Description of the task:
Count the lines in the rows below that contain the string "Returning", matching case exactly, and give only the number.

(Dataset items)

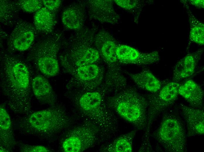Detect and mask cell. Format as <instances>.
Returning <instances> with one entry per match:
<instances>
[{
  "label": "cell",
  "instance_id": "obj_28",
  "mask_svg": "<svg viewBox=\"0 0 204 152\" xmlns=\"http://www.w3.org/2000/svg\"><path fill=\"white\" fill-rule=\"evenodd\" d=\"M20 151L23 152H48L51 151L47 147L41 145H31L20 143Z\"/></svg>",
  "mask_w": 204,
  "mask_h": 152
},
{
  "label": "cell",
  "instance_id": "obj_1",
  "mask_svg": "<svg viewBox=\"0 0 204 152\" xmlns=\"http://www.w3.org/2000/svg\"><path fill=\"white\" fill-rule=\"evenodd\" d=\"M0 86L9 108L15 113H31L30 68L23 60L11 53L0 52Z\"/></svg>",
  "mask_w": 204,
  "mask_h": 152
},
{
  "label": "cell",
  "instance_id": "obj_24",
  "mask_svg": "<svg viewBox=\"0 0 204 152\" xmlns=\"http://www.w3.org/2000/svg\"><path fill=\"white\" fill-rule=\"evenodd\" d=\"M77 72L79 77L83 80H98L101 75L100 68L94 63L78 67Z\"/></svg>",
  "mask_w": 204,
  "mask_h": 152
},
{
  "label": "cell",
  "instance_id": "obj_23",
  "mask_svg": "<svg viewBox=\"0 0 204 152\" xmlns=\"http://www.w3.org/2000/svg\"><path fill=\"white\" fill-rule=\"evenodd\" d=\"M186 9L190 26L189 40L200 45L204 44V25L199 20L191 11L186 1L182 0Z\"/></svg>",
  "mask_w": 204,
  "mask_h": 152
},
{
  "label": "cell",
  "instance_id": "obj_11",
  "mask_svg": "<svg viewBox=\"0 0 204 152\" xmlns=\"http://www.w3.org/2000/svg\"><path fill=\"white\" fill-rule=\"evenodd\" d=\"M84 2L91 19L112 25L120 22V17L115 9L113 0H89Z\"/></svg>",
  "mask_w": 204,
  "mask_h": 152
},
{
  "label": "cell",
  "instance_id": "obj_18",
  "mask_svg": "<svg viewBox=\"0 0 204 152\" xmlns=\"http://www.w3.org/2000/svg\"><path fill=\"white\" fill-rule=\"evenodd\" d=\"M178 94L182 97L192 107H203L204 92L200 86L192 80H188L181 84Z\"/></svg>",
  "mask_w": 204,
  "mask_h": 152
},
{
  "label": "cell",
  "instance_id": "obj_6",
  "mask_svg": "<svg viewBox=\"0 0 204 152\" xmlns=\"http://www.w3.org/2000/svg\"><path fill=\"white\" fill-rule=\"evenodd\" d=\"M94 43L109 68L108 85L117 92L126 88L127 82L119 66L115 38L107 31L102 29L96 34Z\"/></svg>",
  "mask_w": 204,
  "mask_h": 152
},
{
  "label": "cell",
  "instance_id": "obj_22",
  "mask_svg": "<svg viewBox=\"0 0 204 152\" xmlns=\"http://www.w3.org/2000/svg\"><path fill=\"white\" fill-rule=\"evenodd\" d=\"M0 22L5 26H15L20 20L19 8L16 1L7 0L0 1Z\"/></svg>",
  "mask_w": 204,
  "mask_h": 152
},
{
  "label": "cell",
  "instance_id": "obj_3",
  "mask_svg": "<svg viewBox=\"0 0 204 152\" xmlns=\"http://www.w3.org/2000/svg\"><path fill=\"white\" fill-rule=\"evenodd\" d=\"M106 105L137 129H145L148 102L146 98L135 89L125 88L118 92L108 99Z\"/></svg>",
  "mask_w": 204,
  "mask_h": 152
},
{
  "label": "cell",
  "instance_id": "obj_25",
  "mask_svg": "<svg viewBox=\"0 0 204 152\" xmlns=\"http://www.w3.org/2000/svg\"><path fill=\"white\" fill-rule=\"evenodd\" d=\"M100 54L98 50L93 47L89 49L84 55L74 64L78 67L93 64L99 59Z\"/></svg>",
  "mask_w": 204,
  "mask_h": 152
},
{
  "label": "cell",
  "instance_id": "obj_14",
  "mask_svg": "<svg viewBox=\"0 0 204 152\" xmlns=\"http://www.w3.org/2000/svg\"><path fill=\"white\" fill-rule=\"evenodd\" d=\"M179 108L186 123L188 136L204 134V110L183 103L180 104Z\"/></svg>",
  "mask_w": 204,
  "mask_h": 152
},
{
  "label": "cell",
  "instance_id": "obj_15",
  "mask_svg": "<svg viewBox=\"0 0 204 152\" xmlns=\"http://www.w3.org/2000/svg\"><path fill=\"white\" fill-rule=\"evenodd\" d=\"M85 7L84 1H77L66 8L61 16L65 27L74 30L84 27L86 19Z\"/></svg>",
  "mask_w": 204,
  "mask_h": 152
},
{
  "label": "cell",
  "instance_id": "obj_16",
  "mask_svg": "<svg viewBox=\"0 0 204 152\" xmlns=\"http://www.w3.org/2000/svg\"><path fill=\"white\" fill-rule=\"evenodd\" d=\"M16 144L10 116L2 105L0 107V152L12 151Z\"/></svg>",
  "mask_w": 204,
  "mask_h": 152
},
{
  "label": "cell",
  "instance_id": "obj_4",
  "mask_svg": "<svg viewBox=\"0 0 204 152\" xmlns=\"http://www.w3.org/2000/svg\"><path fill=\"white\" fill-rule=\"evenodd\" d=\"M62 39L61 34L57 33L39 41L31 48L27 60L44 75L55 76L59 71L57 54Z\"/></svg>",
  "mask_w": 204,
  "mask_h": 152
},
{
  "label": "cell",
  "instance_id": "obj_10",
  "mask_svg": "<svg viewBox=\"0 0 204 152\" xmlns=\"http://www.w3.org/2000/svg\"><path fill=\"white\" fill-rule=\"evenodd\" d=\"M37 32L34 25L20 20L9 37L7 42L8 48L14 51L28 50L33 43Z\"/></svg>",
  "mask_w": 204,
  "mask_h": 152
},
{
  "label": "cell",
  "instance_id": "obj_5",
  "mask_svg": "<svg viewBox=\"0 0 204 152\" xmlns=\"http://www.w3.org/2000/svg\"><path fill=\"white\" fill-rule=\"evenodd\" d=\"M154 138L165 151H186V137L183 122L177 113L168 112L163 115Z\"/></svg>",
  "mask_w": 204,
  "mask_h": 152
},
{
  "label": "cell",
  "instance_id": "obj_29",
  "mask_svg": "<svg viewBox=\"0 0 204 152\" xmlns=\"http://www.w3.org/2000/svg\"><path fill=\"white\" fill-rule=\"evenodd\" d=\"M42 1L44 7L55 13L59 8L61 4V1L59 0H43Z\"/></svg>",
  "mask_w": 204,
  "mask_h": 152
},
{
  "label": "cell",
  "instance_id": "obj_8",
  "mask_svg": "<svg viewBox=\"0 0 204 152\" xmlns=\"http://www.w3.org/2000/svg\"><path fill=\"white\" fill-rule=\"evenodd\" d=\"M181 84L172 81L163 86L158 91L147 95L146 97L148 104L147 122L143 137H149L150 129L153 121L176 101Z\"/></svg>",
  "mask_w": 204,
  "mask_h": 152
},
{
  "label": "cell",
  "instance_id": "obj_21",
  "mask_svg": "<svg viewBox=\"0 0 204 152\" xmlns=\"http://www.w3.org/2000/svg\"><path fill=\"white\" fill-rule=\"evenodd\" d=\"M137 132V129H135L120 136L104 146L101 151L107 152H132L133 141Z\"/></svg>",
  "mask_w": 204,
  "mask_h": 152
},
{
  "label": "cell",
  "instance_id": "obj_17",
  "mask_svg": "<svg viewBox=\"0 0 204 152\" xmlns=\"http://www.w3.org/2000/svg\"><path fill=\"white\" fill-rule=\"evenodd\" d=\"M31 89L36 99L42 104L53 106L57 100L56 94L48 80L37 75L31 80Z\"/></svg>",
  "mask_w": 204,
  "mask_h": 152
},
{
  "label": "cell",
  "instance_id": "obj_19",
  "mask_svg": "<svg viewBox=\"0 0 204 152\" xmlns=\"http://www.w3.org/2000/svg\"><path fill=\"white\" fill-rule=\"evenodd\" d=\"M127 74L138 87L152 93L158 91L163 86L161 82L148 70Z\"/></svg>",
  "mask_w": 204,
  "mask_h": 152
},
{
  "label": "cell",
  "instance_id": "obj_30",
  "mask_svg": "<svg viewBox=\"0 0 204 152\" xmlns=\"http://www.w3.org/2000/svg\"><path fill=\"white\" fill-rule=\"evenodd\" d=\"M188 1L190 4L198 8H204V0H190Z\"/></svg>",
  "mask_w": 204,
  "mask_h": 152
},
{
  "label": "cell",
  "instance_id": "obj_7",
  "mask_svg": "<svg viewBox=\"0 0 204 152\" xmlns=\"http://www.w3.org/2000/svg\"><path fill=\"white\" fill-rule=\"evenodd\" d=\"M100 137L98 127L86 120L68 131L61 145L65 152H82L93 147Z\"/></svg>",
  "mask_w": 204,
  "mask_h": 152
},
{
  "label": "cell",
  "instance_id": "obj_26",
  "mask_svg": "<svg viewBox=\"0 0 204 152\" xmlns=\"http://www.w3.org/2000/svg\"><path fill=\"white\" fill-rule=\"evenodd\" d=\"M16 2L19 8L28 13L36 12L43 5L42 0H21Z\"/></svg>",
  "mask_w": 204,
  "mask_h": 152
},
{
  "label": "cell",
  "instance_id": "obj_13",
  "mask_svg": "<svg viewBox=\"0 0 204 152\" xmlns=\"http://www.w3.org/2000/svg\"><path fill=\"white\" fill-rule=\"evenodd\" d=\"M204 50L199 49L188 53L179 60L174 67L173 81L179 82L191 77L194 74Z\"/></svg>",
  "mask_w": 204,
  "mask_h": 152
},
{
  "label": "cell",
  "instance_id": "obj_20",
  "mask_svg": "<svg viewBox=\"0 0 204 152\" xmlns=\"http://www.w3.org/2000/svg\"><path fill=\"white\" fill-rule=\"evenodd\" d=\"M34 23L37 32L45 34H50L52 32L56 23L55 13L43 7L36 12Z\"/></svg>",
  "mask_w": 204,
  "mask_h": 152
},
{
  "label": "cell",
  "instance_id": "obj_27",
  "mask_svg": "<svg viewBox=\"0 0 204 152\" xmlns=\"http://www.w3.org/2000/svg\"><path fill=\"white\" fill-rule=\"evenodd\" d=\"M114 2L118 6L127 11L135 10L140 8L142 1L138 0H115Z\"/></svg>",
  "mask_w": 204,
  "mask_h": 152
},
{
  "label": "cell",
  "instance_id": "obj_12",
  "mask_svg": "<svg viewBox=\"0 0 204 152\" xmlns=\"http://www.w3.org/2000/svg\"><path fill=\"white\" fill-rule=\"evenodd\" d=\"M116 53L119 61L127 64L147 65L157 62L160 59L157 51L142 53L125 45H117Z\"/></svg>",
  "mask_w": 204,
  "mask_h": 152
},
{
  "label": "cell",
  "instance_id": "obj_2",
  "mask_svg": "<svg viewBox=\"0 0 204 152\" xmlns=\"http://www.w3.org/2000/svg\"><path fill=\"white\" fill-rule=\"evenodd\" d=\"M24 115L14 121L15 128L21 134L42 141L52 139L73 123L68 113L59 106Z\"/></svg>",
  "mask_w": 204,
  "mask_h": 152
},
{
  "label": "cell",
  "instance_id": "obj_9",
  "mask_svg": "<svg viewBox=\"0 0 204 152\" xmlns=\"http://www.w3.org/2000/svg\"><path fill=\"white\" fill-rule=\"evenodd\" d=\"M97 28L96 27H83L75 30L67 40L71 49L62 54L60 58L61 62L73 61L74 64L81 58L94 43Z\"/></svg>",
  "mask_w": 204,
  "mask_h": 152
}]
</instances>
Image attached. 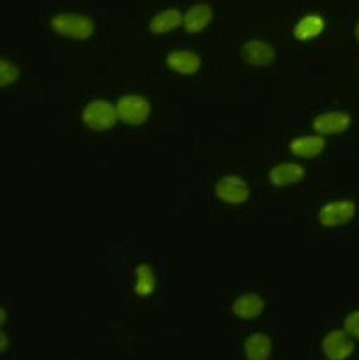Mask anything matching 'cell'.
Listing matches in <instances>:
<instances>
[{
  "instance_id": "cell-1",
  "label": "cell",
  "mask_w": 359,
  "mask_h": 360,
  "mask_svg": "<svg viewBox=\"0 0 359 360\" xmlns=\"http://www.w3.org/2000/svg\"><path fill=\"white\" fill-rule=\"evenodd\" d=\"M49 27L60 37L87 41L94 35L95 23L90 16L80 13H58L49 20Z\"/></svg>"
},
{
  "instance_id": "cell-2",
  "label": "cell",
  "mask_w": 359,
  "mask_h": 360,
  "mask_svg": "<svg viewBox=\"0 0 359 360\" xmlns=\"http://www.w3.org/2000/svg\"><path fill=\"white\" fill-rule=\"evenodd\" d=\"M81 120L87 129L94 130V132H106L118 123V115H116L115 104L106 98H94V101L87 102V105L83 108Z\"/></svg>"
},
{
  "instance_id": "cell-3",
  "label": "cell",
  "mask_w": 359,
  "mask_h": 360,
  "mask_svg": "<svg viewBox=\"0 0 359 360\" xmlns=\"http://www.w3.org/2000/svg\"><path fill=\"white\" fill-rule=\"evenodd\" d=\"M118 122L130 127H141L150 120L151 104L144 95L125 94L115 104Z\"/></svg>"
},
{
  "instance_id": "cell-4",
  "label": "cell",
  "mask_w": 359,
  "mask_h": 360,
  "mask_svg": "<svg viewBox=\"0 0 359 360\" xmlns=\"http://www.w3.org/2000/svg\"><path fill=\"white\" fill-rule=\"evenodd\" d=\"M213 193L220 202L227 204V206H243L250 199V186L241 176L225 174L217 179Z\"/></svg>"
},
{
  "instance_id": "cell-5",
  "label": "cell",
  "mask_w": 359,
  "mask_h": 360,
  "mask_svg": "<svg viewBox=\"0 0 359 360\" xmlns=\"http://www.w3.org/2000/svg\"><path fill=\"white\" fill-rule=\"evenodd\" d=\"M358 213V206L352 199L329 200L317 211V221L326 229H336L347 225Z\"/></svg>"
},
{
  "instance_id": "cell-6",
  "label": "cell",
  "mask_w": 359,
  "mask_h": 360,
  "mask_svg": "<svg viewBox=\"0 0 359 360\" xmlns=\"http://www.w3.org/2000/svg\"><path fill=\"white\" fill-rule=\"evenodd\" d=\"M239 58L248 67H270L277 60V51L270 42L263 39H250L243 42L239 49Z\"/></svg>"
},
{
  "instance_id": "cell-7",
  "label": "cell",
  "mask_w": 359,
  "mask_h": 360,
  "mask_svg": "<svg viewBox=\"0 0 359 360\" xmlns=\"http://www.w3.org/2000/svg\"><path fill=\"white\" fill-rule=\"evenodd\" d=\"M352 127V115L345 111H326L313 118L312 129L317 136H338Z\"/></svg>"
},
{
  "instance_id": "cell-8",
  "label": "cell",
  "mask_w": 359,
  "mask_h": 360,
  "mask_svg": "<svg viewBox=\"0 0 359 360\" xmlns=\"http://www.w3.org/2000/svg\"><path fill=\"white\" fill-rule=\"evenodd\" d=\"M320 350H322V355L327 360H347L355 350L354 340L348 338L347 334L340 329L329 330V333L322 338Z\"/></svg>"
},
{
  "instance_id": "cell-9",
  "label": "cell",
  "mask_w": 359,
  "mask_h": 360,
  "mask_svg": "<svg viewBox=\"0 0 359 360\" xmlns=\"http://www.w3.org/2000/svg\"><path fill=\"white\" fill-rule=\"evenodd\" d=\"M165 65L172 70L175 74H180V76H194L201 70V65H203V60L192 49H172L165 55Z\"/></svg>"
},
{
  "instance_id": "cell-10",
  "label": "cell",
  "mask_w": 359,
  "mask_h": 360,
  "mask_svg": "<svg viewBox=\"0 0 359 360\" xmlns=\"http://www.w3.org/2000/svg\"><path fill=\"white\" fill-rule=\"evenodd\" d=\"M266 309V301L256 292H243L232 301L231 313L239 320H256Z\"/></svg>"
},
{
  "instance_id": "cell-11",
  "label": "cell",
  "mask_w": 359,
  "mask_h": 360,
  "mask_svg": "<svg viewBox=\"0 0 359 360\" xmlns=\"http://www.w3.org/2000/svg\"><path fill=\"white\" fill-rule=\"evenodd\" d=\"M303 178H305V167L298 162H280L267 172V179L277 188L298 185L299 181H303Z\"/></svg>"
},
{
  "instance_id": "cell-12",
  "label": "cell",
  "mask_w": 359,
  "mask_h": 360,
  "mask_svg": "<svg viewBox=\"0 0 359 360\" xmlns=\"http://www.w3.org/2000/svg\"><path fill=\"white\" fill-rule=\"evenodd\" d=\"M287 148L294 157L312 160V158L324 153V150H326V139L322 136H317V134H306V136H298L289 141Z\"/></svg>"
},
{
  "instance_id": "cell-13",
  "label": "cell",
  "mask_w": 359,
  "mask_h": 360,
  "mask_svg": "<svg viewBox=\"0 0 359 360\" xmlns=\"http://www.w3.org/2000/svg\"><path fill=\"white\" fill-rule=\"evenodd\" d=\"M211 21H213V7L206 2H199L187 9V13L183 14L182 27L189 34H201Z\"/></svg>"
},
{
  "instance_id": "cell-14",
  "label": "cell",
  "mask_w": 359,
  "mask_h": 360,
  "mask_svg": "<svg viewBox=\"0 0 359 360\" xmlns=\"http://www.w3.org/2000/svg\"><path fill=\"white\" fill-rule=\"evenodd\" d=\"M273 354V341L266 333L248 334L243 341V355L246 360H270Z\"/></svg>"
},
{
  "instance_id": "cell-15",
  "label": "cell",
  "mask_w": 359,
  "mask_h": 360,
  "mask_svg": "<svg viewBox=\"0 0 359 360\" xmlns=\"http://www.w3.org/2000/svg\"><path fill=\"white\" fill-rule=\"evenodd\" d=\"M183 25V13L176 7H169V9L160 11L155 14L150 21H148V30L155 35H164L169 32L176 30Z\"/></svg>"
},
{
  "instance_id": "cell-16",
  "label": "cell",
  "mask_w": 359,
  "mask_h": 360,
  "mask_svg": "<svg viewBox=\"0 0 359 360\" xmlns=\"http://www.w3.org/2000/svg\"><path fill=\"white\" fill-rule=\"evenodd\" d=\"M157 274L148 264H139L134 267L132 273V288L134 294L139 297H151L157 292Z\"/></svg>"
},
{
  "instance_id": "cell-17",
  "label": "cell",
  "mask_w": 359,
  "mask_h": 360,
  "mask_svg": "<svg viewBox=\"0 0 359 360\" xmlns=\"http://www.w3.org/2000/svg\"><path fill=\"white\" fill-rule=\"evenodd\" d=\"M324 28H326V20L320 14H306L294 25V37L299 42L313 41L322 34Z\"/></svg>"
},
{
  "instance_id": "cell-18",
  "label": "cell",
  "mask_w": 359,
  "mask_h": 360,
  "mask_svg": "<svg viewBox=\"0 0 359 360\" xmlns=\"http://www.w3.org/2000/svg\"><path fill=\"white\" fill-rule=\"evenodd\" d=\"M18 77H20V69L16 63L6 56H0V88L14 84Z\"/></svg>"
},
{
  "instance_id": "cell-19",
  "label": "cell",
  "mask_w": 359,
  "mask_h": 360,
  "mask_svg": "<svg viewBox=\"0 0 359 360\" xmlns=\"http://www.w3.org/2000/svg\"><path fill=\"white\" fill-rule=\"evenodd\" d=\"M344 330L348 338L359 341V309L355 311H351L344 320Z\"/></svg>"
},
{
  "instance_id": "cell-20",
  "label": "cell",
  "mask_w": 359,
  "mask_h": 360,
  "mask_svg": "<svg viewBox=\"0 0 359 360\" xmlns=\"http://www.w3.org/2000/svg\"><path fill=\"white\" fill-rule=\"evenodd\" d=\"M7 348H9V338H7V334L0 329V354H4Z\"/></svg>"
},
{
  "instance_id": "cell-21",
  "label": "cell",
  "mask_w": 359,
  "mask_h": 360,
  "mask_svg": "<svg viewBox=\"0 0 359 360\" xmlns=\"http://www.w3.org/2000/svg\"><path fill=\"white\" fill-rule=\"evenodd\" d=\"M6 322H7V311L2 308V306H0V329H2V326Z\"/></svg>"
},
{
  "instance_id": "cell-22",
  "label": "cell",
  "mask_w": 359,
  "mask_h": 360,
  "mask_svg": "<svg viewBox=\"0 0 359 360\" xmlns=\"http://www.w3.org/2000/svg\"><path fill=\"white\" fill-rule=\"evenodd\" d=\"M355 39L359 41V21H358V25H355Z\"/></svg>"
}]
</instances>
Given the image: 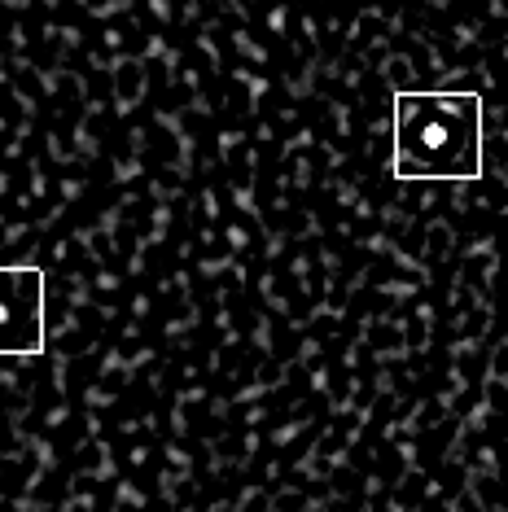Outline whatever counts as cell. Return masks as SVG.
<instances>
[{
	"label": "cell",
	"instance_id": "obj_2",
	"mask_svg": "<svg viewBox=\"0 0 508 512\" xmlns=\"http://www.w3.org/2000/svg\"><path fill=\"white\" fill-rule=\"evenodd\" d=\"M44 351V272L27 263H0V355Z\"/></svg>",
	"mask_w": 508,
	"mask_h": 512
},
{
	"label": "cell",
	"instance_id": "obj_1",
	"mask_svg": "<svg viewBox=\"0 0 508 512\" xmlns=\"http://www.w3.org/2000/svg\"><path fill=\"white\" fill-rule=\"evenodd\" d=\"M395 176L399 180H478L482 176V97L478 92H399L395 97Z\"/></svg>",
	"mask_w": 508,
	"mask_h": 512
}]
</instances>
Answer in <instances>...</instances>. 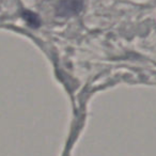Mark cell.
Wrapping results in <instances>:
<instances>
[{"instance_id":"7a4b0ae2","label":"cell","mask_w":156,"mask_h":156,"mask_svg":"<svg viewBox=\"0 0 156 156\" xmlns=\"http://www.w3.org/2000/svg\"><path fill=\"white\" fill-rule=\"evenodd\" d=\"M24 17L27 20V22L31 25V26H39V18L35 14L31 13V12H26L24 14Z\"/></svg>"},{"instance_id":"6da1fadb","label":"cell","mask_w":156,"mask_h":156,"mask_svg":"<svg viewBox=\"0 0 156 156\" xmlns=\"http://www.w3.org/2000/svg\"><path fill=\"white\" fill-rule=\"evenodd\" d=\"M83 0H60L56 7V13L60 17H69L83 10Z\"/></svg>"}]
</instances>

Result for this task:
1